Tuesday, September 18, 2012

Student Coaching Update: Realistic Responsibilities?

I've been faithful to reviewing student work and folders each day since the beginning of the school year.  The information I gather is important, however the time challenge remains as this adds a couple of extra hours of work each day on top of the typical planning, response to memos, teacher meetings, professional development and the actual teaching which takes up the largest part of the day.

I do believe that schools have to move to a different schedule and system of teaching students.  It seems like the larger share of feedback, time-on-task and organizational duties related to the large numbers of students falls on the classroom teachers' responsibilities' lists.

For example, next month we'll spend five weeks fitting in parent conferences.  It takes about one hour per conference when you add the time to schedule, prep, and the meeting itself.  That's 25 hours of work on top of the typical routine.  We have about ten hours put aside for those conferences. For the most part, only classroom teachers and special educators have parent conference responsibility--many others have that time to plan, meet as teams and do the prep work that classroom teachers will have to squeeze in during the early mornings, late evenings and weekends throughout this five-week period.

I always say, "When you play the compare game, no one wins," and try to stay away from comparing roles and responsibilities. However, I do continue to believe though that we will serve children better if we carefully look at the roles and responsibilities in schools.  In some cases, classroom teachers have too many leaders and too little help when it comes to the most important tasks related to student learning.

One way to start this change would be to assign most professionals in the building to a "home room" or advisory group giving those professionals the organizational, response and conference responsibilities for a group of students.  This would break down classrooms as we known them and create smaller groups w/"parent like" leaders.  Not only would a change to this model provide greater response to students, but it would also create a stronger professional team in a school since everyone would have similar time-on-task with direct service and responsibility for student conferences, feedback and care.

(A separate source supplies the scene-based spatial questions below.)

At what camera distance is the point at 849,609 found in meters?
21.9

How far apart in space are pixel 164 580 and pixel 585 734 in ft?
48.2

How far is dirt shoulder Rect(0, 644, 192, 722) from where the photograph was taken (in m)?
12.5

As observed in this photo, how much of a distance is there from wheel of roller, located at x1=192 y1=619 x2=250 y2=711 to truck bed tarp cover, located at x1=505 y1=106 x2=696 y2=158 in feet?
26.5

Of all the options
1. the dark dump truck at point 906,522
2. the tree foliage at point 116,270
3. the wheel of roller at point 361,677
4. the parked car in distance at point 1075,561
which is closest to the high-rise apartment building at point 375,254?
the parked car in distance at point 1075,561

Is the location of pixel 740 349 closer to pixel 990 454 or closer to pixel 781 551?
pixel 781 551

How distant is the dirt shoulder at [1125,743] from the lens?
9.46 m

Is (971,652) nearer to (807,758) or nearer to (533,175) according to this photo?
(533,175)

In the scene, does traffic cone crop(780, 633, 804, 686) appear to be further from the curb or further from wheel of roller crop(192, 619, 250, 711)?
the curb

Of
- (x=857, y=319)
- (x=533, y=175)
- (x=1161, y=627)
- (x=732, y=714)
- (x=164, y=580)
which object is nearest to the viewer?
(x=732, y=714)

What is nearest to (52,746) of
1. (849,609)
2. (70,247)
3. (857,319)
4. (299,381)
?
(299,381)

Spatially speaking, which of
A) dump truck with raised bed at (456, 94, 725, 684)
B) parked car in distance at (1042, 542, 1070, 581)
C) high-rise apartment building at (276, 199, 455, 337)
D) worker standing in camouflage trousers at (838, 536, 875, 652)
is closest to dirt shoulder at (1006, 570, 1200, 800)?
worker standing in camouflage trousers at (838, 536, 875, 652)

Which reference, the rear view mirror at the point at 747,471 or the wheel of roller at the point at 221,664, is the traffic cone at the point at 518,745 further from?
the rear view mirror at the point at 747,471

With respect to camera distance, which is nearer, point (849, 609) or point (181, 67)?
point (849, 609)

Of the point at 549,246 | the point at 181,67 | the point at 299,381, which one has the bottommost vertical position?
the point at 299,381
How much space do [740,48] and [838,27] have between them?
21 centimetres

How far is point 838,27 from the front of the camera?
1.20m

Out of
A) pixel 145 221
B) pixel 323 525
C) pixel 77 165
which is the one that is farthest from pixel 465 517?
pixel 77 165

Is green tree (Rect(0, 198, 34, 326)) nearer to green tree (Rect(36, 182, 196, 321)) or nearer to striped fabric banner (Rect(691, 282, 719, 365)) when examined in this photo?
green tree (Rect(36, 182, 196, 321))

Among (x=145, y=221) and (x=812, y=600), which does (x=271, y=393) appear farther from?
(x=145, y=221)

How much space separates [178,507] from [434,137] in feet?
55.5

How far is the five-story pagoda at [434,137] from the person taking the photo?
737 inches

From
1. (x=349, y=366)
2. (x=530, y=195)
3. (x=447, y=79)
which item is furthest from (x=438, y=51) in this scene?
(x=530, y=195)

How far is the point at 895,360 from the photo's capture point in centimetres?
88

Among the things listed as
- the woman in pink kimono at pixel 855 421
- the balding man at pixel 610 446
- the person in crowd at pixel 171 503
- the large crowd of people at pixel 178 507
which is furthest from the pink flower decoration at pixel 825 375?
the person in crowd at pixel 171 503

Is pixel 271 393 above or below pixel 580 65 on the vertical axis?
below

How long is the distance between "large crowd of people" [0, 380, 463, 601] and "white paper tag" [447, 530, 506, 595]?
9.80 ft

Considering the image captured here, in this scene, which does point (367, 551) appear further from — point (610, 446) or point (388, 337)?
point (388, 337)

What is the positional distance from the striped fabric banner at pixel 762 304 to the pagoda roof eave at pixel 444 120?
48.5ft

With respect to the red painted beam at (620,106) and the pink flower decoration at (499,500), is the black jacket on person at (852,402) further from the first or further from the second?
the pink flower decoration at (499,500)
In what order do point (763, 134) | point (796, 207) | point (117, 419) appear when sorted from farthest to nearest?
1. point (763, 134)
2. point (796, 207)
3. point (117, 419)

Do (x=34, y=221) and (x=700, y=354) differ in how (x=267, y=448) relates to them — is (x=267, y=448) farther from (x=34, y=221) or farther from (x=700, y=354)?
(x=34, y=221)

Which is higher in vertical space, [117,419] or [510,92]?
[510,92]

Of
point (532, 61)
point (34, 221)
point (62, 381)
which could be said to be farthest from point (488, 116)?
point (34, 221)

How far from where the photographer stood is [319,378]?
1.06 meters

I like to work hard and do a good job, but it's also important that the expectations are doable and realistic. As Hattie's book, Making Learning Visible for Teachers, emphasizes, the teacher's role is very important and when we give all educators in a building equitable, realistic responsibilities, we will see student achievement blossom. However when roles are unrealistic and responsibilities not targeted well, student learning suffers.

As educators we will always continue to evolve towards better practice and schedules for student response, and it is essential that we look carefully at the energy and skill available, and employ that energy and skill with care and focus so that student learning takes center stage.